== DATA SHOWN ==
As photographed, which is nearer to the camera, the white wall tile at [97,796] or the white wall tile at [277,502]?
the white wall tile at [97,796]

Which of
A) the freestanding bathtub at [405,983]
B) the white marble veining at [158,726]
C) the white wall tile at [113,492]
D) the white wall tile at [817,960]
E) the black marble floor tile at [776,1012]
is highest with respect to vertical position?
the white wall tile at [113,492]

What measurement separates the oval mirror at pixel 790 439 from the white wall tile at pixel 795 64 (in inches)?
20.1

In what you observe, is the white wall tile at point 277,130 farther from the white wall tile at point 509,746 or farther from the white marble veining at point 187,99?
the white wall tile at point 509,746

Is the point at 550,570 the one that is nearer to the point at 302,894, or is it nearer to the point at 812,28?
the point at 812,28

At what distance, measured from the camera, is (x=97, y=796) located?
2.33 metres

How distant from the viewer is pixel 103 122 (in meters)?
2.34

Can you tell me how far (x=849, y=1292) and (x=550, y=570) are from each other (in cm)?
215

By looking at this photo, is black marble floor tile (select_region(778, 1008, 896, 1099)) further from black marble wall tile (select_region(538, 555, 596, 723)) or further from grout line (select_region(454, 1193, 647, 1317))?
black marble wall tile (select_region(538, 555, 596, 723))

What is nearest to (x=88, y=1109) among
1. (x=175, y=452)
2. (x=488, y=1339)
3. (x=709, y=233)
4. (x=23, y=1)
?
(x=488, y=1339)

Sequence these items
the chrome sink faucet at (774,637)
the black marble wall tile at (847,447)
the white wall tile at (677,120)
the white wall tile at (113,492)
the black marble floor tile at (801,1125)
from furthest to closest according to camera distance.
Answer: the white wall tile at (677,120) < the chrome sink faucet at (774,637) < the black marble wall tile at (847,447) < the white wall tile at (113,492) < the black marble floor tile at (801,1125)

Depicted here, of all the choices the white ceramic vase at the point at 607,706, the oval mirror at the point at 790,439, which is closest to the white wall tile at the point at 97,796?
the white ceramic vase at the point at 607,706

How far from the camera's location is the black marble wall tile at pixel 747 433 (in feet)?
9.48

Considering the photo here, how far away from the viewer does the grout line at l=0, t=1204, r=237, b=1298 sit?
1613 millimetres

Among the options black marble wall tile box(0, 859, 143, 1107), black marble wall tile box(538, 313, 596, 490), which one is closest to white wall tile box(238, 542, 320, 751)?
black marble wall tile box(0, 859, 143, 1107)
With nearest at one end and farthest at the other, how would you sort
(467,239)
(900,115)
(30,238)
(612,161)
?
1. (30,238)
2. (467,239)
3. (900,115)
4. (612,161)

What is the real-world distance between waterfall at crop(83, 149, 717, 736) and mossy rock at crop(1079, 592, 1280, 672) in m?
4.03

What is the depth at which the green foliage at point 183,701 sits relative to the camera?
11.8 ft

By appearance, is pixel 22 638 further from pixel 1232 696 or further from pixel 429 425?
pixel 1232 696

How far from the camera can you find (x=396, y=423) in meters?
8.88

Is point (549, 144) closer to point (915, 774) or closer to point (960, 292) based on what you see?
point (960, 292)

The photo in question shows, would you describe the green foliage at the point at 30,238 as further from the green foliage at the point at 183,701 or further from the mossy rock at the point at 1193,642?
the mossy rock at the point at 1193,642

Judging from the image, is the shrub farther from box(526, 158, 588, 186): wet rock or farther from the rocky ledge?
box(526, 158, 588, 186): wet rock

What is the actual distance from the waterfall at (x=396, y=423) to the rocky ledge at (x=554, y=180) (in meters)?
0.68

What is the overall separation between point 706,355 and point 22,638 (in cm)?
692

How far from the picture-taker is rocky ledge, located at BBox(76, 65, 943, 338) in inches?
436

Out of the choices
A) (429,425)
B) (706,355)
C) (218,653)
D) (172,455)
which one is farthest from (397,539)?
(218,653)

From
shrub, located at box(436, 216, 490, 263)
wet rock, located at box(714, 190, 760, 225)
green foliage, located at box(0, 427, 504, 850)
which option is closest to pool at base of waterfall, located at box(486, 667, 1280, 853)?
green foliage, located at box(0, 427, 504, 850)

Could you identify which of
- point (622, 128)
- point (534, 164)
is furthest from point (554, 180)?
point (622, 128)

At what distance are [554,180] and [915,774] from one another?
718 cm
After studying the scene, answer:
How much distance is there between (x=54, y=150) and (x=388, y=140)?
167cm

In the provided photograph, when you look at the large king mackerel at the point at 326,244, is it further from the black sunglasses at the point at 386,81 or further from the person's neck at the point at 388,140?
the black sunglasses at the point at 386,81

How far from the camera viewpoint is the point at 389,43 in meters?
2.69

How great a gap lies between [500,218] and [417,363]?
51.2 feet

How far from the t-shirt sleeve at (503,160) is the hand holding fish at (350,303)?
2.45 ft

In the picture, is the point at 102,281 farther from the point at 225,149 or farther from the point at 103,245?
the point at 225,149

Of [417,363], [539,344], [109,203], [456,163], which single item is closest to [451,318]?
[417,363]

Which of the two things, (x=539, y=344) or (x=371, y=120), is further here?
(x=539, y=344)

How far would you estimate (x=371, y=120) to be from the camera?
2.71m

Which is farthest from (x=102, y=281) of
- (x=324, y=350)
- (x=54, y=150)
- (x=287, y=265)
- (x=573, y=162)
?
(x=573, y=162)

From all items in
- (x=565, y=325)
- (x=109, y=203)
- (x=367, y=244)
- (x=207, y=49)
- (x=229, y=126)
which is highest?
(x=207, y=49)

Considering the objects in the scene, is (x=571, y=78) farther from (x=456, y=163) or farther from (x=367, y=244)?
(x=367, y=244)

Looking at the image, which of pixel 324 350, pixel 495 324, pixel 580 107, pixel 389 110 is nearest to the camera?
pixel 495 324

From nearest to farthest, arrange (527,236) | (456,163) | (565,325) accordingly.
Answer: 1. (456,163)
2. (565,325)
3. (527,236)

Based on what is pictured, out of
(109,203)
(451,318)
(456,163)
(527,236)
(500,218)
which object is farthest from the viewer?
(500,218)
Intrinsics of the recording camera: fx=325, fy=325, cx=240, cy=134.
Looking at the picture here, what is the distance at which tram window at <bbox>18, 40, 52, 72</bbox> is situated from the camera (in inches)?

== STATED TASK ==
Would you write down every record again, exactly?

== THE COMPLETED TASK ==
As photographed, which is nearer to the camera, the white wall tile at [97,796] or the white wall tile at [277,502]?
the white wall tile at [97,796]

Which of
A) the freestanding bathtub at [405,983]
B) the white marble veining at [158,726]
C) the white wall tile at [113,492]
D) the white wall tile at [817,960]
E) the black marble floor tile at [776,1012]
is highest with respect to vertical position?
the white wall tile at [113,492]

What measurement separates the oval mirror at pixel 790 439 from the white wall tile at pixel 795 64 (in inches)?
20.1

In what you observe, is the white wall tile at point 277,130 farther from the white wall tile at point 509,746 or farther from the white marble veining at point 187,99?
the white wall tile at point 509,746

Is the point at 550,570 the one that is nearer to the point at 302,894, or is it nearer to the point at 812,28?
the point at 812,28

At what distance, measured from the camera, is (x=97, y=796) located?
2.33 metres

How distant from the viewer is pixel 103 122 (in meters)?
2.34

Can you tell me how far (x=849, y=1292) and (x=550, y=570) are from each other (in cm)?
215

By looking at this photo, is black marble floor tile (select_region(778, 1008, 896, 1099)) further from black marble wall tile (select_region(538, 555, 596, 723)) or further from grout line (select_region(454, 1193, 647, 1317))?
black marble wall tile (select_region(538, 555, 596, 723))

What is nearest to (x=88, y=1109) among
1. (x=175, y=452)
2. (x=488, y=1339)
3. (x=709, y=233)
4. (x=23, y=1)
?
(x=488, y=1339)

Sequence these items
the chrome sink faucet at (774,637)
the black marble wall tile at (847,447)
the white wall tile at (677,120)
the white wall tile at (113,492)
the black marble floor tile at (801,1125)
from furthest to closest according to camera distance.
Answer: the white wall tile at (677,120) < the chrome sink faucet at (774,637) < the black marble wall tile at (847,447) < the white wall tile at (113,492) < the black marble floor tile at (801,1125)

Depicted here, of all the choices the white ceramic vase at the point at 607,706, the oval mirror at the point at 790,439, which is closest to the white wall tile at the point at 97,796?
the white ceramic vase at the point at 607,706

How far from the camera's location is the black marble wall tile at pixel 747 433 (in feet)?
9.48

Considering the photo here, how far away from the viewer does the grout line at l=0, t=1204, r=237, b=1298 sit?
1613 millimetres

Among the options black marble wall tile box(0, 859, 143, 1107), black marble wall tile box(538, 313, 596, 490), which one is closest to white wall tile box(238, 542, 320, 751)?
black marble wall tile box(0, 859, 143, 1107)
With nearest at one end and farthest at the other, how would you sort
(467,239)
(900,115)
(30,238)
(612,161)
?
1. (30,238)
2. (467,239)
3. (900,115)
4. (612,161)

What is the real-world distance between waterfall at crop(83, 149, 717, 736) and mossy rock at crop(1079, 592, 1280, 672) in m?
4.03

What is the depth at which the green foliage at point 183,701 sits relative to the camera?
11.8 ft

By appearance, is pixel 22 638 further from pixel 1232 696 or further from pixel 429 425?
pixel 1232 696

How far from the camera can you find (x=396, y=423) in meters?
8.88

Is point (549, 144) closer to point (915, 774) or closer to point (960, 292) based on what you see?
point (960, 292)

The photo in question shows, would you describe the green foliage at the point at 30,238 as further from the green foliage at the point at 183,701 or further from the mossy rock at the point at 1193,642?
the mossy rock at the point at 1193,642

Judging from the image, is the shrub farther from box(526, 158, 588, 186): wet rock or farther from the rocky ledge?
box(526, 158, 588, 186): wet rock

What is the actual distance from the waterfall at (x=396, y=423) to the rocky ledge at (x=554, y=180) (in meters)?
0.68

What is the overall separation between point 706,355 and point 22,638 (in cm)?
692

How far from the picture-taker is rocky ledge, located at BBox(76, 65, 943, 338) in inches?
436

Out of the choices
A) (429,425)
B) (706,355)
C) (218,653)
D) (172,455)
which one is farthest from (397,539)?
(218,653)

From
shrub, located at box(436, 216, 490, 263)
wet rock, located at box(714, 190, 760, 225)
green foliage, located at box(0, 427, 504, 850)
which option is closest to pool at base of waterfall, located at box(486, 667, 1280, 853)?
green foliage, located at box(0, 427, 504, 850)

Could you identify which of
- point (622, 128)
- point (534, 164)
is furthest from point (554, 180)?
point (622, 128)

At what distance are [554,180] and [915,774] from one another?
718 cm
After studying the scene, answer:
How much distance is there between (x=54, y=150) and (x=388, y=140)?
167cm

In the provided photograph, when you look at the large king mackerel at the point at 326,244, is it further from the black sunglasses at the point at 386,81 or further from the person's neck at the point at 388,140?
the black sunglasses at the point at 386,81

How far from the camera viewpoint is the point at 389,43 in meters?
2.69

How great a gap lies between [500,218] and [417,363]?
51.2 feet

How far from the t-shirt sleeve at (503,160) is the hand holding fish at (350,303)?
2.45 ft

In the picture, is the point at 102,281 farther from the point at 225,149 or farther from the point at 103,245?
the point at 225,149

Of [417,363], [539,344], [109,203], [456,163], which single item is closest to [451,318]?
[417,363]

Which of the two things, (x=539, y=344) or (x=371, y=120), is further here?
(x=539, y=344)

How far would you estimate (x=371, y=120) to be from the camera?
2.71m

Which is farthest from (x=102, y=281) of
- (x=324, y=350)
- (x=54, y=150)
- (x=287, y=265)
- (x=573, y=162)
?
(x=573, y=162)

From all items in
- (x=565, y=325)
- (x=109, y=203)
- (x=367, y=244)
- (x=207, y=49)
- (x=229, y=126)
which is highest?
(x=207, y=49)

Considering the objects in the scene, is (x=571, y=78) farther from (x=456, y=163) or farther from (x=367, y=244)?
(x=367, y=244)

Looking at the image, which of pixel 324 350, pixel 495 324, pixel 580 107, pixel 389 110 is nearest to the camera?
pixel 495 324

From nearest to farthest, arrange (527,236) | (456,163) | (565,325) accordingly.
Answer: 1. (456,163)
2. (565,325)
3. (527,236)

Based on what is pictured, out of
(109,203)
(451,318)
(456,163)
(527,236)
(500,218)
which object is farthest from the viewer?
(500,218)
Intrinsics of the recording camera: fx=325, fy=325, cx=240, cy=134.
Looking at the picture here, what is the distance at which tram window at <bbox>18, 40, 52, 72</bbox> is situated from the camera (in inches)?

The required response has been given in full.